Re: [jira] [Comment Edited] (MAHOUT-1426) GSOC 2013 Neural network algorithms

Posted by Suneel Marthi <su...@yahoo.com>.
I would suggest looking at deeplearning4j.org (they went public very recently) and see how they had utilized Iterative Reduce for implementing Neural Nets.

Not sure given the present state of flux on the project if we should even be considering adding any new algorithms. The existing ones can be refactored to be more API driven (for both clustering and classification) and that's no trivial effort and could definitely use lot of help.

How is what u r proposing gonna be any better than similar existing implementations that Mahout 
already has both in terms of functionality and performance, scaling ?  Are there users who 
would prefer whatever u r proposing as opposed to using what already exists in Mahout?  

We did purge a lot of the unmaintained and non-functional code for the 0.9 release and are down to where we r today. There's still room for improvement in what presently exists and the project could definitely use some help there.  

With the emphasis now on supporting Spark ASAP, any new implementations would not make the task any easier.  There's still stuff in Mahout Math that can be redone to be more flexible like the present Named Vector (See Mahout-1236). That's a very high priority for the next release, and is gonna impact existing implementations once finalized.

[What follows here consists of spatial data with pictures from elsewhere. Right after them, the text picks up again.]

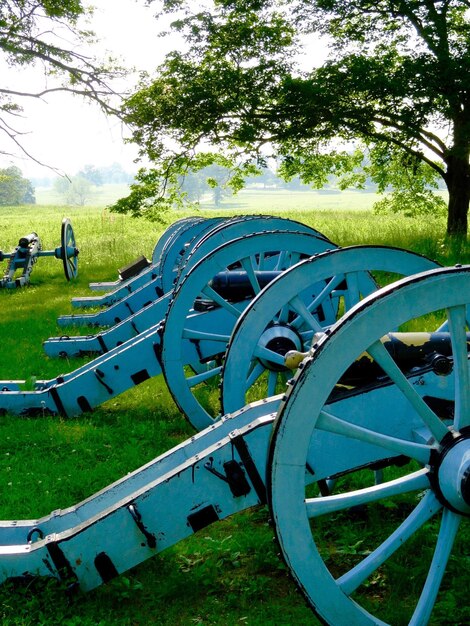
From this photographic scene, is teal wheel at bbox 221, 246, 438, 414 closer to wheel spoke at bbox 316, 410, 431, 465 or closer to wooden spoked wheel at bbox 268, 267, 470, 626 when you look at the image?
wooden spoked wheel at bbox 268, 267, 470, 626

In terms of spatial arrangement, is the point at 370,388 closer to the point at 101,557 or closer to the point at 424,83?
the point at 101,557

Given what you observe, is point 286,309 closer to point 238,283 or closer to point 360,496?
point 238,283

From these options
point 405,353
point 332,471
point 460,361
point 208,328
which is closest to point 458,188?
point 208,328

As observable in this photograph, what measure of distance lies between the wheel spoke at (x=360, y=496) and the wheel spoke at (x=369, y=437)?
0.07 meters

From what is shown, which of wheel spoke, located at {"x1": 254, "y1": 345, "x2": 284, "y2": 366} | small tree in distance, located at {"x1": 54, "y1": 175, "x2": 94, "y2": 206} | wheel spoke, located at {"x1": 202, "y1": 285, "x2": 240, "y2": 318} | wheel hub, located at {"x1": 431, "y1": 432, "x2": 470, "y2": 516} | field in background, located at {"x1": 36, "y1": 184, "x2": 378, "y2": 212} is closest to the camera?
wheel hub, located at {"x1": 431, "y1": 432, "x2": 470, "y2": 516}

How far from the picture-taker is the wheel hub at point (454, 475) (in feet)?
7.31

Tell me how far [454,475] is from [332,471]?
1.56 ft

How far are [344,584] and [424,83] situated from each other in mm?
11470

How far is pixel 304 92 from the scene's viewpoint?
12.6 metres

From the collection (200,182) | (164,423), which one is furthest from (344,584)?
(200,182)

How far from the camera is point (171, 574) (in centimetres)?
324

The present codebase is very heavily dependent on M/R, decoupling the relevant pieces from MR api and being able to offer a potential Mahout user the choice of different execution engines (Spark or MR) is no trivial task.

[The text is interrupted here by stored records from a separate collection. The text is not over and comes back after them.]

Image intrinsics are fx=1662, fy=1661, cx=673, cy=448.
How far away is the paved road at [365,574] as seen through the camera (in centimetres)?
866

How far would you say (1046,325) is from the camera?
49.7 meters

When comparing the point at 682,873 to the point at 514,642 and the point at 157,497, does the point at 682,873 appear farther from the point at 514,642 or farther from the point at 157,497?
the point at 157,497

IMO, the emphasis should now be more on stabilizing, refactoring and cleaning up the existing implementations (which is technical debt that's building up) and porting stuff to Spark. 

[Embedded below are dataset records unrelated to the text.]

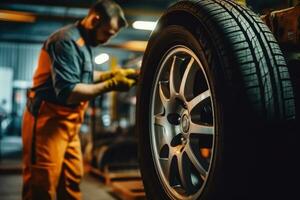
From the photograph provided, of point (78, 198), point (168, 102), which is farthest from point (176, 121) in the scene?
point (78, 198)

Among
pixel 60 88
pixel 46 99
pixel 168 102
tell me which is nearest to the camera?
pixel 168 102

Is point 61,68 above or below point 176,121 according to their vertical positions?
above

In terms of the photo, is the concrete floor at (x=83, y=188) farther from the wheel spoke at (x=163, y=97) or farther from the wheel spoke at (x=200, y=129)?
the wheel spoke at (x=200, y=129)

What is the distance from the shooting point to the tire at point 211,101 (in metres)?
0.98

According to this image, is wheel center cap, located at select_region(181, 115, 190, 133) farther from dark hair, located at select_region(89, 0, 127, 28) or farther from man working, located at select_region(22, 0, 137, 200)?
dark hair, located at select_region(89, 0, 127, 28)

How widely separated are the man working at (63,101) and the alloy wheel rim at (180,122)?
3.24 feet

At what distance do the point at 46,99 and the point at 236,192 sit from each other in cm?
173

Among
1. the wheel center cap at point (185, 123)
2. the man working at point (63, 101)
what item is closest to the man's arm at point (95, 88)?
the man working at point (63, 101)

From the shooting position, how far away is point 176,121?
1.50 m

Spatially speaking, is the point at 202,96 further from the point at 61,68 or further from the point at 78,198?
the point at 78,198

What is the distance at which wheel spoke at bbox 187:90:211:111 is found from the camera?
3.99 ft

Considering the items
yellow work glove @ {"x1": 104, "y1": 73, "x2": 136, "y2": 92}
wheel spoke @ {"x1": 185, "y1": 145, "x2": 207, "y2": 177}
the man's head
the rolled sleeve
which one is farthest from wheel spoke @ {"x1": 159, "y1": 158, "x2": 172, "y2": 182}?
the man's head

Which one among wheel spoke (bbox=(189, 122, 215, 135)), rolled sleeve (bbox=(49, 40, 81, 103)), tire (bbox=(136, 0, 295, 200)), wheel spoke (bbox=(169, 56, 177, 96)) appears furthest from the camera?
rolled sleeve (bbox=(49, 40, 81, 103))

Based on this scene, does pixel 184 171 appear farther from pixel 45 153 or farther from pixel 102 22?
pixel 102 22
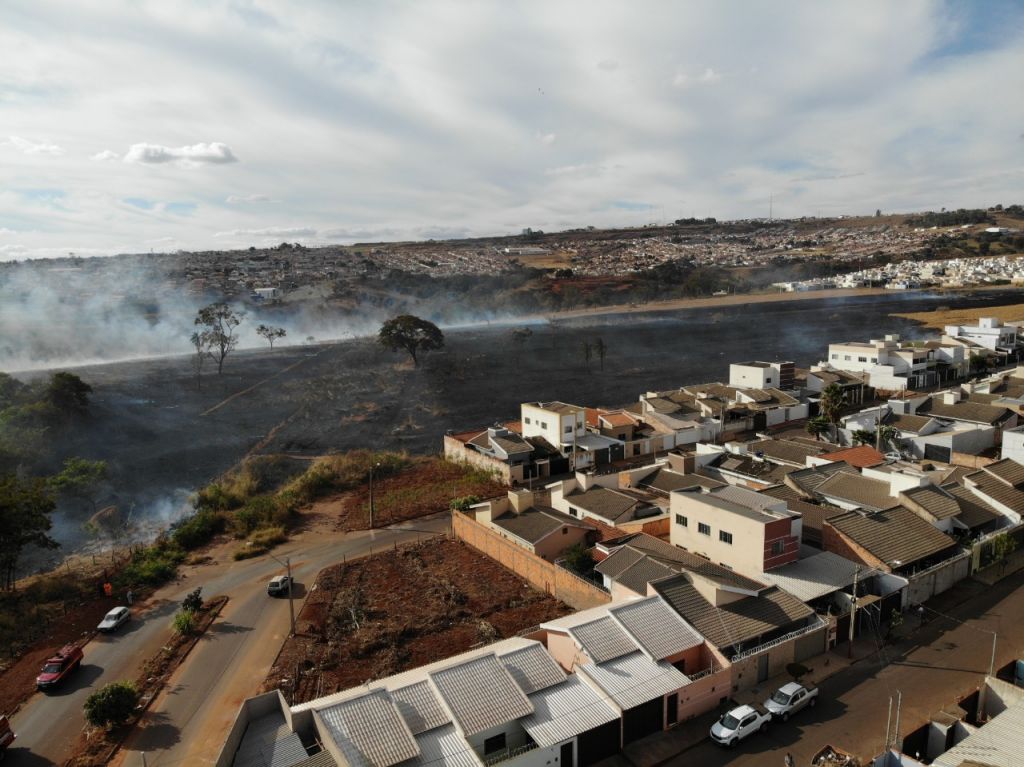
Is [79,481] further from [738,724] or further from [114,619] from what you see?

On Sunday, March 16, 2014 4:39 PM, Ted Dunning <te...@gmail.com> wrote:
 
OK.

I am confused now as well.

Even so, I would recommend that you propose a non-map-reduce but still
parallel version.

Some of the confusion may stem from the fact that you can design some
non-map-reduce programs to run in such a way that a map-reduce execution
framework like Hadoop thinks that they are doing map-reduce.  Instead,
these programs are doing whatever they feel like and just pretending to be
map-reduce programs in order to get a bunch of processes launched.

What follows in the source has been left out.